#### Document excerpt:
* BEGIN *

QIIME2 non-chimeric reads

Hi Supporting Team.

I got a problem with regards to the dada2 output on non-chimeric reads during a dry run. Here is the output file regarding the dada2 result.

dental-test-dada2-stats.qzv (1.2 MB)

Observe that the non-chimeric reads were very low.

Note that I did the primer trimming, and the primer is 16 V3-V4 region (341F/785R). To remove the primer, I used the following command

Primer trimming with cutadapt (341F/785R), anchored at 5′ with IUPAC matching

qiime cutadapt trim-paired --i-demultiplexed-sequences dental-test-paired-end-demux.qza --p-front-f '^CCTACGGGNGGCWGCAG' --p-front-r '^GACTACHVGGGTATCTAATCC' --p-match-adapter-wildcards --p-match-read-wildcards --p-cores ${SLURM_CPUS_PER_TASK} --o-trimmed-sequences dental-test-demux-trimmed.qza

The result shows that the overall solid quality of the reads, except for the high sequence count of the reverse read.

* END *

#### Given entries:
* BEGIN *

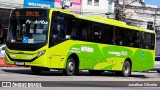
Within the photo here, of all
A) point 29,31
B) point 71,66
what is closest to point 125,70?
point 71,66

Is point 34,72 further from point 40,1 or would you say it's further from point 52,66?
point 40,1

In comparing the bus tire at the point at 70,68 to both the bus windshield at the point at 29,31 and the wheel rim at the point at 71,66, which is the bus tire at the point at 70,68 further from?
the bus windshield at the point at 29,31

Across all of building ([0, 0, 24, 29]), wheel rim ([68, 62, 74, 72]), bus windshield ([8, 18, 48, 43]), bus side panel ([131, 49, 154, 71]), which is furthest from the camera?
building ([0, 0, 24, 29])

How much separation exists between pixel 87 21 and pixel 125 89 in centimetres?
778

* END *

#### The tasks:
1) Translate this sentence from the forum post into Spanish: "Here is the output file regarding the dada2 result."
2) In the forum post, reproduce word for word the passage starting at "Observe that the" and ending at "the reverse read.".
The items aren't needed for anything here.

#### Answers to the exercise:
1) Aquí está el archivo de salida relacionado con el resultado de dada2.

2)
Observe that the non-chimeric reads were very low.

Note that I did the primer trimming, and the primer is 16 V3-V4 region (341F/785R). To remove the primer, I used the following command

Primer trimming with cutadapt (341F/785R), anchored at 5′ with IUPAC matching

qiime cutadapt trim-paired --i-demultiplexed-sequences dental-test-paired-end-demux.qza --p-front-f '^CCTACGGGNGGCWGCAG' --p-front-r '^GACTACHVGGGTATCTAATCC' --p-match-adapter-wildcards --p-match-read-wildcards --p-cores ${SLURM_CPUS_PER_TASK} --o-trimmed-sequences dental-test-demux-trimmed.qza

The result shows that the overall solid quality of the reads, except for the high sequence count of the reverse read.